On an annualized basis, the organization estimates that total global oil demand will average 90.7 MMbbl/d in 2020, down 8.95 MMbbl/d from 2019, and then jump by 7 MMbbl/d in 2021 to average 97.72 MMbbl/d (Figure 1). It says it anticipates the call on OPEC production to average 29.8 MMbbl/d in 2021, slightly higher than the 29.34 MMbbl/d member nations supplied in 2019.
On a quarterly basis, OPEC projects that global demand will steadily climb from a low of 81.95 MMbbl/d in 2Q20 to 92.22 MMbbl/d in 3Q20, 96.22 MMbbl/d in 4Q20, 96.25 MMbbl/d in 1Q21, 96.93 MMbbl/d in 2Q21, 97.92 MMbbl/d in 3Q21, and 99.71 MMbbl/d in 4Q21.
Looking at U.S. production in April, the report notes that the offshore Gulf of Mexico and all states except Colorado recorded declines in oil output, with the steepest drops occurring in Texas and North Dakota–homes to the most productive tight oil plays.
As shown in Figure 2, OPEC forecasts that total onshore U.S. production will bottom out at 10.21 MMbbl/d in 3Q20, before gradually increasing to 12.06 MMbbl/d in 4Q21 (4Q19 production was 12.78 MMbbl/d). Compared to 2019, it sees onshore tight crude production dropping by 810,000 bbl/d to average 6.88 MMbbl/d in in 2020, and onshore conventional production declining by 300,00 bbl/d.
Citing statistics from Rystad Energy, the report notes that 311 wells started producing in June in all U.S. shale basins–509 fewer than in June 2019–and only 198 horizontal wells were spudded and 140 were completed.
“As the current decline in legacy tight crude output is steeper than that seen in 2015-16, any production recovery is not likely to be able to offset this trend in the near term,” the report reads. “Hence, tight crude production is expected to (fully) recover to pre-pandemic levels in 2022.”

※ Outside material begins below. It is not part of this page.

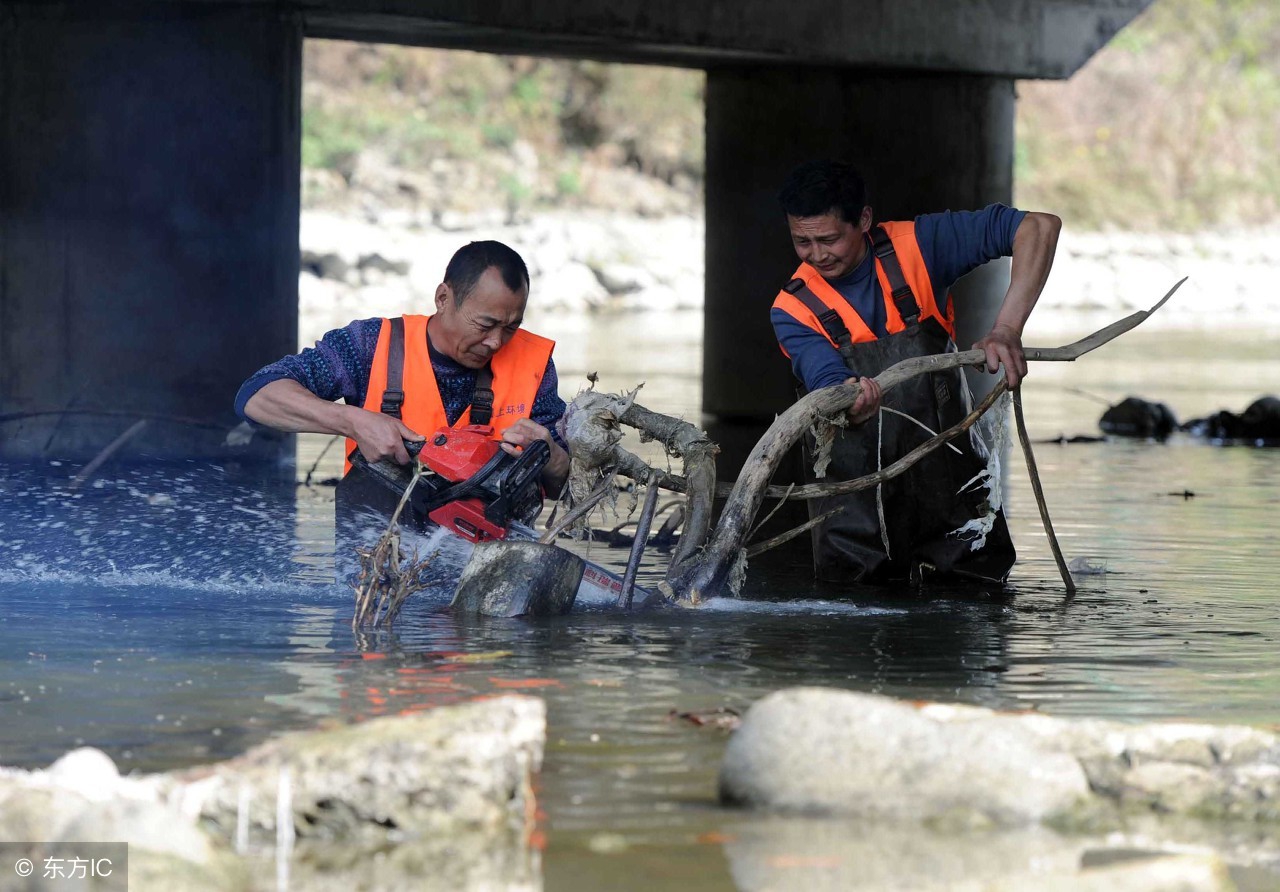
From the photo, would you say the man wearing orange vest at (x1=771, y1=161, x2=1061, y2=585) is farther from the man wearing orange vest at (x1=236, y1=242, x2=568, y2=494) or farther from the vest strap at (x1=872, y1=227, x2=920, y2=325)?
the man wearing orange vest at (x1=236, y1=242, x2=568, y2=494)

The Permian Basin is the only tight oil region in which OPEC projects continuous year-over-year growth for both 2020 and 2021, with increases of 220,00 and 170,000 bbl/d, respectively. It forecasts production in the Bakken/Three Forks and Niobrara to resume growth in 2021, with output in the Eagle Ford and other tight oil plays remaining flat or slightly declining.